Saat elevator datang, Laura mengajak Aimee untuk masuk. Langkah Aimee begitu riang mengikuti Laura. Untuk kedua kalinya, dia kembali ke apartemen sepupunya itu. Tak pernah terlintas di benak Aimee, dia akan diterima oleh Laura di sini.
"Kamu punya baju ganti?"
"Ada." Aimee melepas tas ranselnya. Dia mulai mengeluarkan barang-barangnya. "Ci, kali ini aku tidur di sofa aja."
"Nggak usah. Biar kamu tidur di kamarku."
Aimee terlihat ragu, tetapi akhirnya mengangguk. Aimee meletakkan makanan-makanan yang dibawakan Tante Rena untuknya. Ada picnic roll, brownies, batagor dalam kemasan vakum. Semua kesukaan Laura.
"Oh ya, ini buat Dokter Ergi. Katanya dia suka basreng, tapi pasti dia lupa beli oleh-oleh." Aimee meletakkan makanan yang dibungkus plastik warna merah.
Laura mengulum senyum. Ergi pasti senang. Dia sudah bisa menebak, bagaimana Ergi akan menyindir Aimee yang sangat berbeda dengan Laura—Aimee adalah orang yang begitu thoughtful, sedangkan Laura... oh well. Sering kali dia bertanya-tanya, kenapa Aimee bisa menjadi anak yang begitu baik?
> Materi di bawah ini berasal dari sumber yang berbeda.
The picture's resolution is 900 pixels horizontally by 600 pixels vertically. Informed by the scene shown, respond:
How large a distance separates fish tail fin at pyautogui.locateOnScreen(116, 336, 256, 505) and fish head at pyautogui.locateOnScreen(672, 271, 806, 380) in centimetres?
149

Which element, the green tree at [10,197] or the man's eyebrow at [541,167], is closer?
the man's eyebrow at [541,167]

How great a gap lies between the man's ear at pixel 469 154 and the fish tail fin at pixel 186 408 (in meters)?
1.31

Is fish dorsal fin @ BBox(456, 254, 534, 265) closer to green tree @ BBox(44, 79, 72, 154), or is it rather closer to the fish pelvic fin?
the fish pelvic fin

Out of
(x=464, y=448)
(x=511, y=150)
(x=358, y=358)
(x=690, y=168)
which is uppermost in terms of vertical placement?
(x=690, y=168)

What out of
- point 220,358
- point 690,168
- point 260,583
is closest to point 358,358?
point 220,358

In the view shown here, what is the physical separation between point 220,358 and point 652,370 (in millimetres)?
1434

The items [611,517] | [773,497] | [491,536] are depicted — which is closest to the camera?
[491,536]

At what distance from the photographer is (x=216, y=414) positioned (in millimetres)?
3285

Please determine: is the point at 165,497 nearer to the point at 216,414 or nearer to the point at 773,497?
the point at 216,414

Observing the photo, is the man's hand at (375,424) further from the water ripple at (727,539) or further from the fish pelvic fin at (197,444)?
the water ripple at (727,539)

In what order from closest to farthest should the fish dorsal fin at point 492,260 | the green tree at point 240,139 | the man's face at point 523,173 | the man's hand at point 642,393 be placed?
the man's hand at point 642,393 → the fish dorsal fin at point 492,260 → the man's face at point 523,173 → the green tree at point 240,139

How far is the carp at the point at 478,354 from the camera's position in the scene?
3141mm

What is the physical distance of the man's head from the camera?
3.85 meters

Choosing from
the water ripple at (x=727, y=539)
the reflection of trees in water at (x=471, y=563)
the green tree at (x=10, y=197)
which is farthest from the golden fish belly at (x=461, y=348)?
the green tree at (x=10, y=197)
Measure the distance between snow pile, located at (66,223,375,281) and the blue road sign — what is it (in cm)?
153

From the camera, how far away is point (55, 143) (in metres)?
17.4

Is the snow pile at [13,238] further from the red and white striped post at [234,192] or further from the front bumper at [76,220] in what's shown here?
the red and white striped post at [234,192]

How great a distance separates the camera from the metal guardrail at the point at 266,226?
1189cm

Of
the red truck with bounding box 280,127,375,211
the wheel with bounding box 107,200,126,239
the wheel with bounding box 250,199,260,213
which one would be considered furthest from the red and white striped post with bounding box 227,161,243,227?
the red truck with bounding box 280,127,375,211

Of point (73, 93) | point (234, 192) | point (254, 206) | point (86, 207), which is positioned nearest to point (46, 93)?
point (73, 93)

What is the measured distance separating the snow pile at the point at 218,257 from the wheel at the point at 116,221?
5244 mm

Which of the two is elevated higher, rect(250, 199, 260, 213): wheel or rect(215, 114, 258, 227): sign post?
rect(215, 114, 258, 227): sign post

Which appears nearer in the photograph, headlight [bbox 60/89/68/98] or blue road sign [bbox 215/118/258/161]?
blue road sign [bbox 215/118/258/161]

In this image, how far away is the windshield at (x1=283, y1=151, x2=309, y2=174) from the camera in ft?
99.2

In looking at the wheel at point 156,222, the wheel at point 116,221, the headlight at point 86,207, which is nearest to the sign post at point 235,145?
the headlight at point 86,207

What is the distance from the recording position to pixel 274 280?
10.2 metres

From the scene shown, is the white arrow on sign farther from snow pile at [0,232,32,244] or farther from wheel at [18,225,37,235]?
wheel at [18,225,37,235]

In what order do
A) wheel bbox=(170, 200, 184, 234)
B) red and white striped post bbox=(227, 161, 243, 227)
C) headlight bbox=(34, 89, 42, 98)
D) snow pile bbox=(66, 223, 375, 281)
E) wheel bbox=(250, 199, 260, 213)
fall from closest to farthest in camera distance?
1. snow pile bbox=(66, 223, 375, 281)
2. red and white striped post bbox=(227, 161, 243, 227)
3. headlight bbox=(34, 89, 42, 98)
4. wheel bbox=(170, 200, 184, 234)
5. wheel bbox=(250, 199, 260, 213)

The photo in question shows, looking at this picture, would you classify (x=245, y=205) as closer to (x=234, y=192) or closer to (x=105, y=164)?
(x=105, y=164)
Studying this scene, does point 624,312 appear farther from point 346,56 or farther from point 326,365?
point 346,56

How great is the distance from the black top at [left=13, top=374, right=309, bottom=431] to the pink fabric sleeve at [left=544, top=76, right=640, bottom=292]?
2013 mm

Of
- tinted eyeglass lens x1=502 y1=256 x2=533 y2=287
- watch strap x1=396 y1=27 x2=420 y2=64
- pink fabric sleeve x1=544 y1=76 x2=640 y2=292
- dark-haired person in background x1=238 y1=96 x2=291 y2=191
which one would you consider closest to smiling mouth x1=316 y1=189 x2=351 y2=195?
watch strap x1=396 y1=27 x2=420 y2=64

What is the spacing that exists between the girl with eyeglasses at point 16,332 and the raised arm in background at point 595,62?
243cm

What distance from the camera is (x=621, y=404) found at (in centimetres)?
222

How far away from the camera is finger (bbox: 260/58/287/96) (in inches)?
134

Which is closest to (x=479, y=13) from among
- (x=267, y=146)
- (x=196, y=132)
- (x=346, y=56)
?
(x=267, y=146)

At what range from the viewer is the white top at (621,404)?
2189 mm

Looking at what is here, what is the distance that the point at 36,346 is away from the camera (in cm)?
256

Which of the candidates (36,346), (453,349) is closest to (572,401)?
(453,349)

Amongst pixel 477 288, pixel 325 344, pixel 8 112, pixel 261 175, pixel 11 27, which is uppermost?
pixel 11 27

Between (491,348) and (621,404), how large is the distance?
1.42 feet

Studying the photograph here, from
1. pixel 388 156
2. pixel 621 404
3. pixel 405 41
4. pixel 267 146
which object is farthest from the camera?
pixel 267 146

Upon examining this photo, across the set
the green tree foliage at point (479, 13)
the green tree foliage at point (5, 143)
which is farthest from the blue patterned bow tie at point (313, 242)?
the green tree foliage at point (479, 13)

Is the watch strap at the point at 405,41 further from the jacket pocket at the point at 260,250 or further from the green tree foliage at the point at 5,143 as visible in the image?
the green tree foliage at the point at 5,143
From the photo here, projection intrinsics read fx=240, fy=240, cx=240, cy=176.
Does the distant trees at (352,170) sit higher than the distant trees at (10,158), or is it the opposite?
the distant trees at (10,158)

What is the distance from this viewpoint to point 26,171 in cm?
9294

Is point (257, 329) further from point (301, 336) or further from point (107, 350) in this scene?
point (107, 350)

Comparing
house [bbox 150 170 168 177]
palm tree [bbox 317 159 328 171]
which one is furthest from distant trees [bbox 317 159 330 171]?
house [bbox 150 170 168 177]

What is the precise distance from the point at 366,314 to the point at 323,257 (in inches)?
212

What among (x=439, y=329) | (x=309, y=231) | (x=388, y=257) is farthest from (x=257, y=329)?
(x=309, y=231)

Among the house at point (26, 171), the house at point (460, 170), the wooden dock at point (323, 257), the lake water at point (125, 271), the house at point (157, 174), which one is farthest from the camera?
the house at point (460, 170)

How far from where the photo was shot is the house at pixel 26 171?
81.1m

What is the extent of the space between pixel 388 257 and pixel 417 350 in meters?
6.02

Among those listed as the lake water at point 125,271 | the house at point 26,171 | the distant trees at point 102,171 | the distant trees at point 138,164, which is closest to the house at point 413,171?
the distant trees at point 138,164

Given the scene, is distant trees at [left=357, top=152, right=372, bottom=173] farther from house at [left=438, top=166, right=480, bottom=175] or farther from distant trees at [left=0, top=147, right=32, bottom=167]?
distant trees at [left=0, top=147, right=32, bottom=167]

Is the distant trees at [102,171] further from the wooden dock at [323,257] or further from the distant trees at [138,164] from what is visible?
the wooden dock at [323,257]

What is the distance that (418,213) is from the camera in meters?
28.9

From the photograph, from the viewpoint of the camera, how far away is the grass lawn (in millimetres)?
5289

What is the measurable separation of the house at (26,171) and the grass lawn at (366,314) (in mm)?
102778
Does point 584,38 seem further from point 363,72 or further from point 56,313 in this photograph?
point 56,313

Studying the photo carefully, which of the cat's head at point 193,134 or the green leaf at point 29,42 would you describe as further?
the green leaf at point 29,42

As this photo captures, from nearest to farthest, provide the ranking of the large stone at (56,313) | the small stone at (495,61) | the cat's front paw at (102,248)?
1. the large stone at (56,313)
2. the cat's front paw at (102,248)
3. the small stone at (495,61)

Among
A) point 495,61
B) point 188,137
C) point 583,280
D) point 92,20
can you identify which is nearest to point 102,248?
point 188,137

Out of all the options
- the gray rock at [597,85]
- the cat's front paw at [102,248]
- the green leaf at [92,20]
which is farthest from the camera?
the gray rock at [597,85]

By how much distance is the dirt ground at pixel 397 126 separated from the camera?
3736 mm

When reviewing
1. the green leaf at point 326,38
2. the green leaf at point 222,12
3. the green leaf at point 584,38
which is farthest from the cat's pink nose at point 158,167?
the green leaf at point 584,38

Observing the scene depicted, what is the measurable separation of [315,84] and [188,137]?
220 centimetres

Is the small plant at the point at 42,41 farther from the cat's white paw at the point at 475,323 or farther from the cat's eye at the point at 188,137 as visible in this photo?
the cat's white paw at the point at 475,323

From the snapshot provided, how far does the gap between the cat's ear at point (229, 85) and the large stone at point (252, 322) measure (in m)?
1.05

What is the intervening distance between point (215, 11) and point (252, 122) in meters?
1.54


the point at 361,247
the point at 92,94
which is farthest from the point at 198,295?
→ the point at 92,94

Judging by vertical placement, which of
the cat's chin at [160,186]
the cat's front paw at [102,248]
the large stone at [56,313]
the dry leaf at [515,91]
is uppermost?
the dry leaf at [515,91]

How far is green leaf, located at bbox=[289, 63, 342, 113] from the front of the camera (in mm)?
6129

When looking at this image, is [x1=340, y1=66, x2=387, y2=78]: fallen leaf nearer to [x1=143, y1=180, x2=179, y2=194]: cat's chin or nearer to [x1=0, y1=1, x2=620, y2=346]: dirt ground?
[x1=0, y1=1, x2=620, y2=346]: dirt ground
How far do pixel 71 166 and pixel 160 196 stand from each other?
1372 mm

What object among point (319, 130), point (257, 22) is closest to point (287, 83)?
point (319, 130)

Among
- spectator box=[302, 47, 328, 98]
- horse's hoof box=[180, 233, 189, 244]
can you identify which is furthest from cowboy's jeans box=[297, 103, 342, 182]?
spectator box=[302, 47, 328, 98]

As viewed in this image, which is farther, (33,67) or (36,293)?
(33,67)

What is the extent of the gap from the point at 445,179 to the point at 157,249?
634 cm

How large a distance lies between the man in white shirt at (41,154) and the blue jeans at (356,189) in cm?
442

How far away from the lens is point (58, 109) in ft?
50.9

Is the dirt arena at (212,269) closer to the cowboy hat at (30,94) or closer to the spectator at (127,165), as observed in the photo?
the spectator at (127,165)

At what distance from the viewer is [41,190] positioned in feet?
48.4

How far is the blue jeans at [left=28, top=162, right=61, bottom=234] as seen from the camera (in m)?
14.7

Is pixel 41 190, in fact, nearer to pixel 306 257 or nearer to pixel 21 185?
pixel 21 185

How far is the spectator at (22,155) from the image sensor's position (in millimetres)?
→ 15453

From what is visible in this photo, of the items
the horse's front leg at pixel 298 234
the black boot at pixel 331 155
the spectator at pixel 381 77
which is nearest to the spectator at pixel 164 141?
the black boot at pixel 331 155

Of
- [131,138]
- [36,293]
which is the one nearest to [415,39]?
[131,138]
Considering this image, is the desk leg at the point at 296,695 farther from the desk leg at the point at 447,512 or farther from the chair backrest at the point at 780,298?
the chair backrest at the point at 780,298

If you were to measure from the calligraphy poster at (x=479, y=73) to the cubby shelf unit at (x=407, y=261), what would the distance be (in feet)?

"Kamu mau makan yang mana? Biar aku panasin dulu. Kamu mandi aja," ujar Laura.
"Ini semua buat Ci Laura, terserah Cici mau makan yang mana."
Laura mengangguk. Mendadak dia merasa mendapat energi baru saat sedang memotong-motong picnic roll dan batagor untuk dihangatkan kembali. Mungkin, karena itu adalah makanan favoritnya. Mungkin, karena dia jadi punya tujuan lain yang mengalihkan perhatiannya, yaitu menyajikan makanan untuk Aimee. Atau mungkin, sesederhana karena dia senang Aimee masih tetap memperhatikannya dengan tulus, meskipun dia sudah berkali-kali menolaknya, menunjukkan bahwa ternyata masih ada orang di dunia ini yang menganggapnya ada.
~
KAMU SEDANG MEMBACA
SINCERELY (Completed)
ChickLitDi setiap keluarga, pasti ada saja satu orang yang dilabeli pecundang dan satu lagi yang menjadi everybody's darling. Pecundang itu adalah Laura, cucu pertama, dan everybody's darling adalah Aimee, cucu terakhir. Laura berusaha sebisa mungkin untuk...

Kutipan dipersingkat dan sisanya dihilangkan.